Dataset excerpts
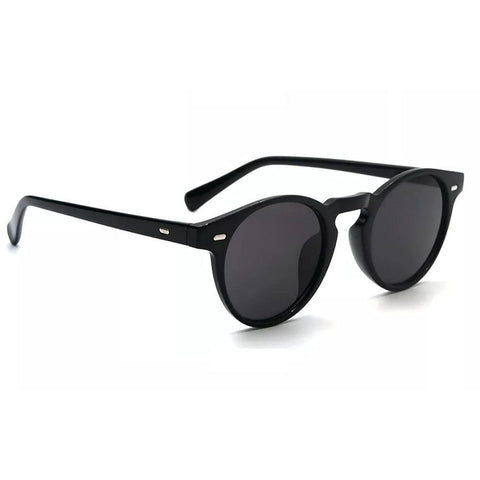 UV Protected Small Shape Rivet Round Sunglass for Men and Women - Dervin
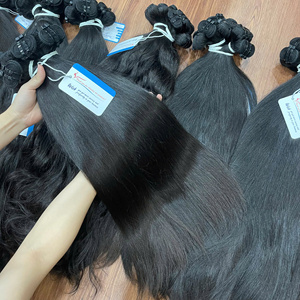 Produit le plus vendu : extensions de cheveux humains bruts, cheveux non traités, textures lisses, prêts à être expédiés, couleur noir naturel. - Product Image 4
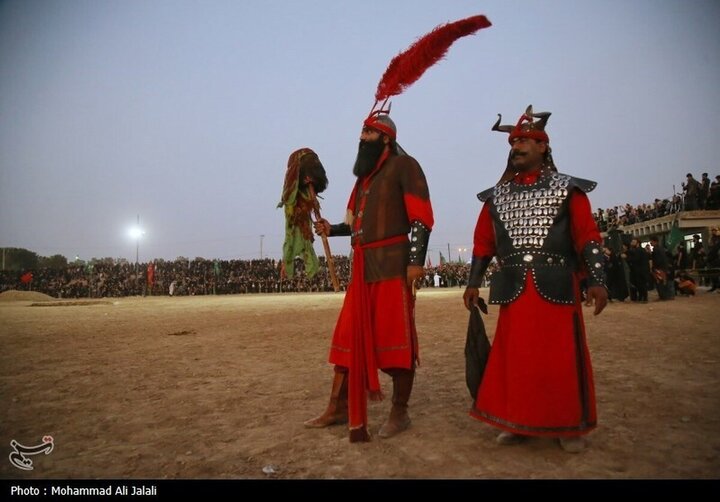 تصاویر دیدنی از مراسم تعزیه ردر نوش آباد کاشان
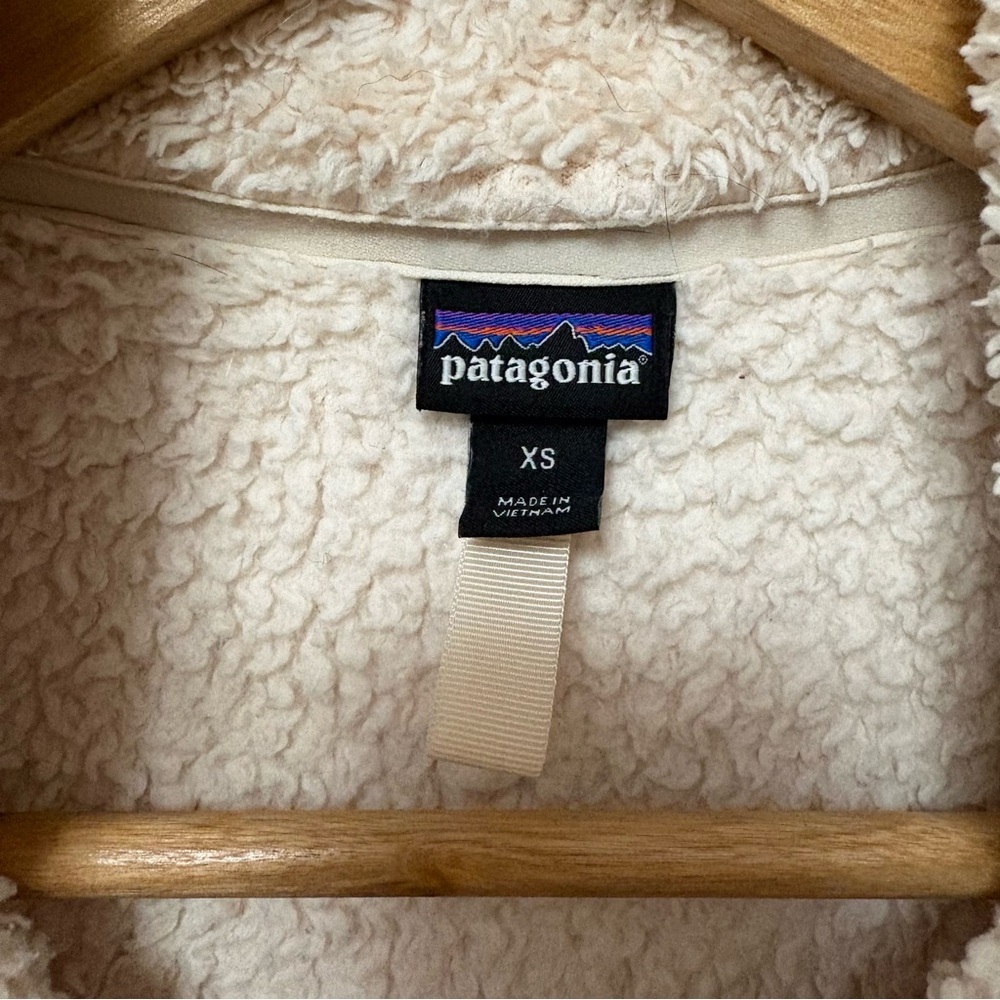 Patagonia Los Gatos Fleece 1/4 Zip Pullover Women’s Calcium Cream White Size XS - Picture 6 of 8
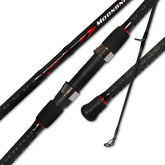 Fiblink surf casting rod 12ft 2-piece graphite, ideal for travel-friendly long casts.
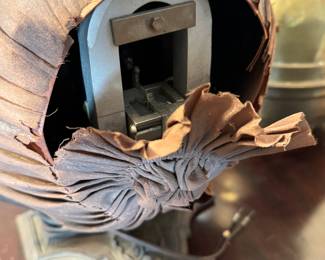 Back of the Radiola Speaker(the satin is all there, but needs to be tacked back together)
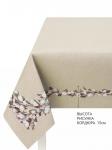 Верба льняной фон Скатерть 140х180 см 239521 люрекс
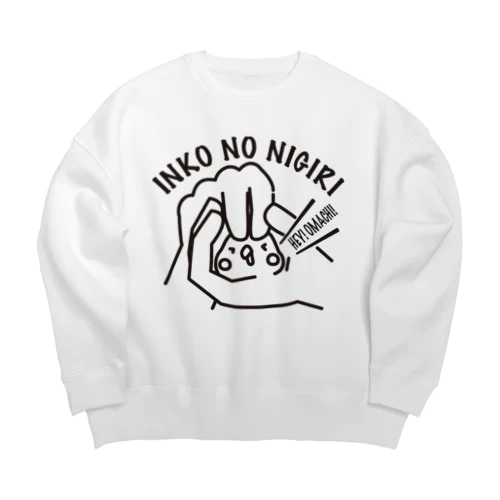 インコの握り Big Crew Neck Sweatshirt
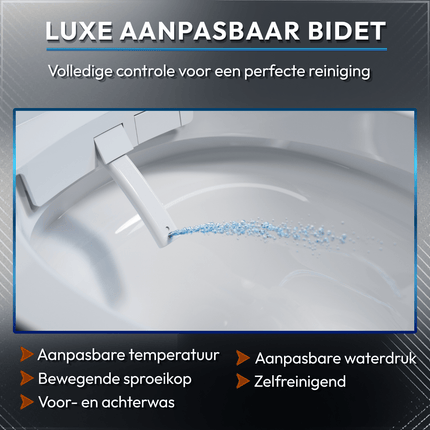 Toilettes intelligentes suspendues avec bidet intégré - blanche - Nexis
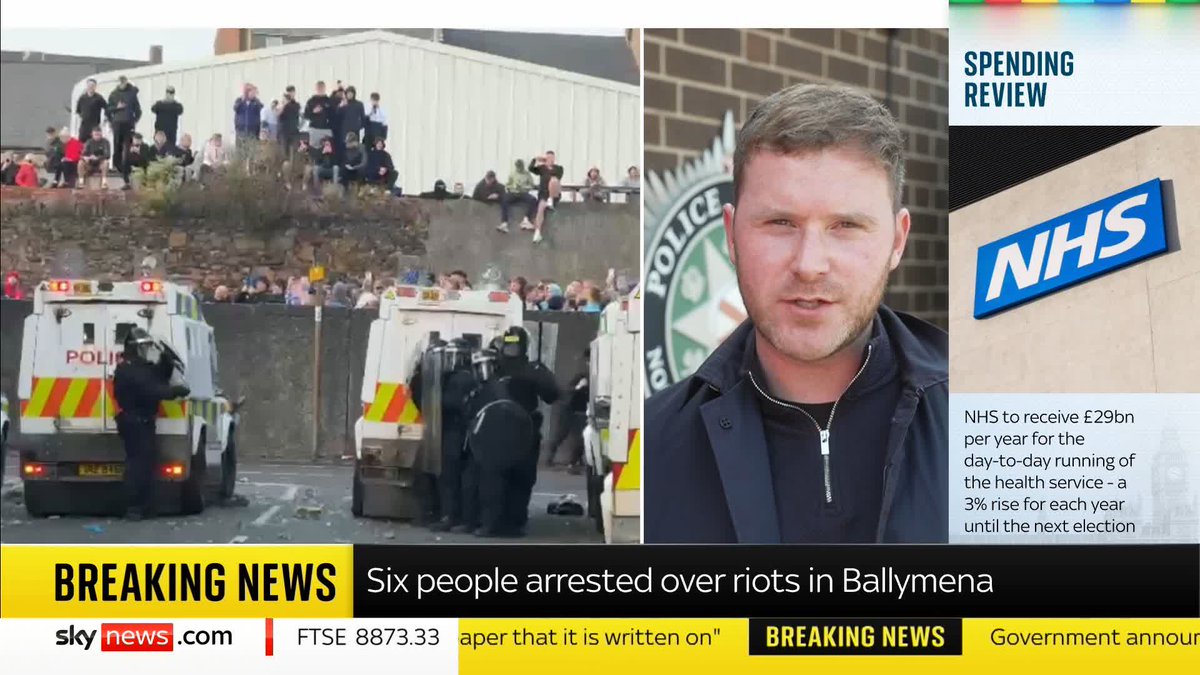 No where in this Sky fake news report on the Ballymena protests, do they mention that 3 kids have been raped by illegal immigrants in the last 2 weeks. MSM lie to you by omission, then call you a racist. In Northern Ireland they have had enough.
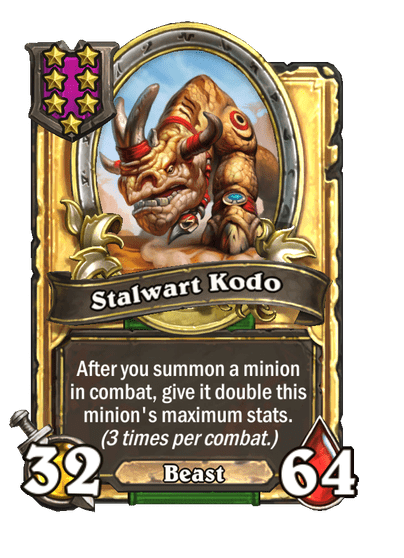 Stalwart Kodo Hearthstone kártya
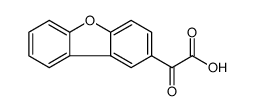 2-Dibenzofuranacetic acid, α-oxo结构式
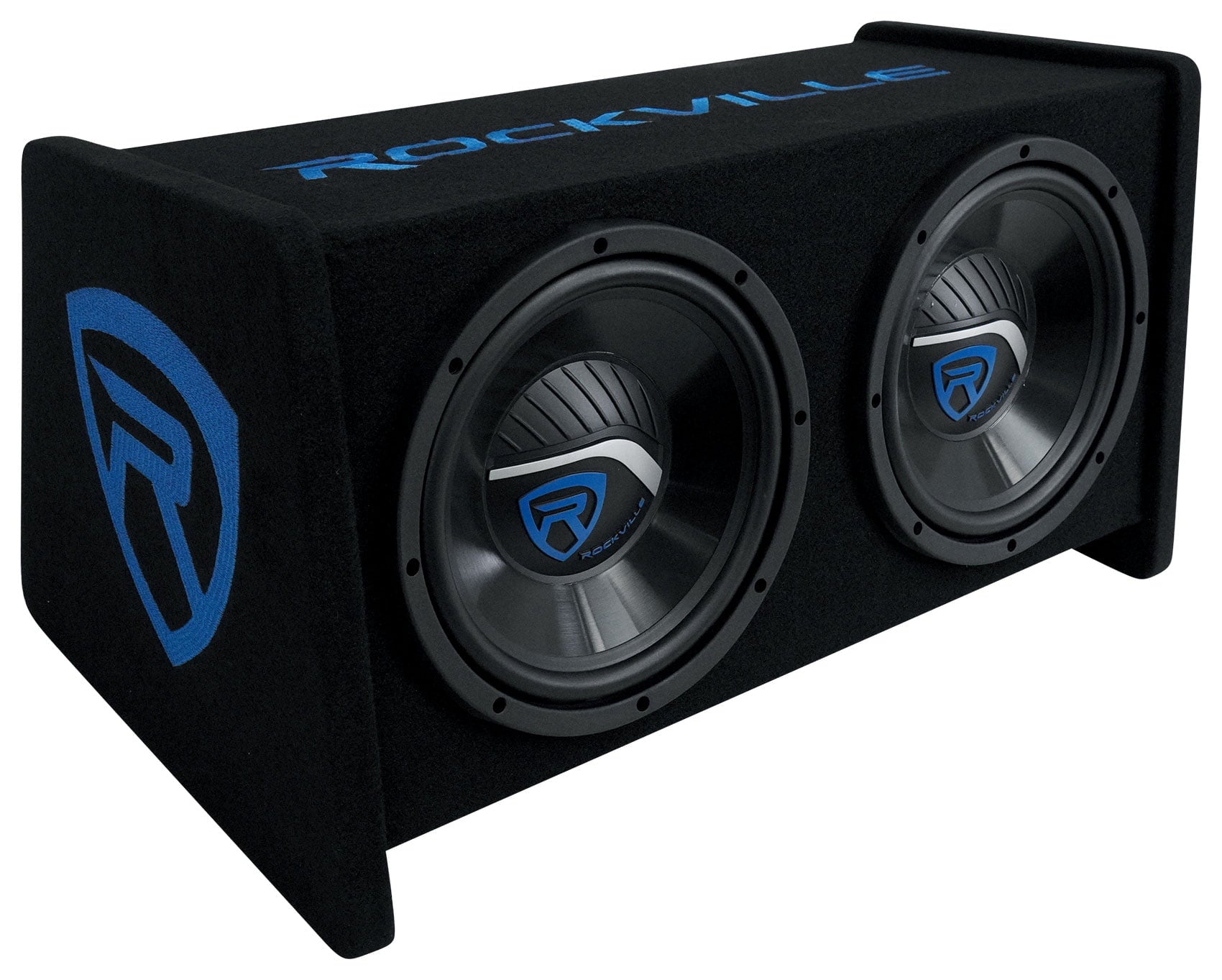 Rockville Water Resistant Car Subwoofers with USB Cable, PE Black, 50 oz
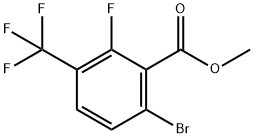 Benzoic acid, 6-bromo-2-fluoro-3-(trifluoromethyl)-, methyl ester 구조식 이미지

Work request:
Leave the pictures out, and retype exactly the lines from the one containing "Верба льняной фон" through the last line of the entries above, both included.

Final answer:
 Верба льняной фон Скатерть 140х180 см 239521 люрекс
 インコの握り Big Crew Neck Sweatshirt
 Toilettes intelligentes suspendues avec bidet intégré - blanche - Nexis
 No where in this Sky fake news report on the Ballymena protests, do they mention that 3 kids have been raped by illegal immigrants in the last 2 weeks. MSM lie to you by omission, then call you a racist. In Northern Ireland they have had enough.
 Stalwart Kodo Hearthstone kártya
 2-Dibenzofuranacetic acid, α-oxo结构式
 Rockville Water Resistant Car Subwoofers with USB Cable, PE Black, 50 oz
 Benzoic acid, 6-bromo-2-fluoro-3-(trifluoromethyl)-, methyl ester 구조식 이미지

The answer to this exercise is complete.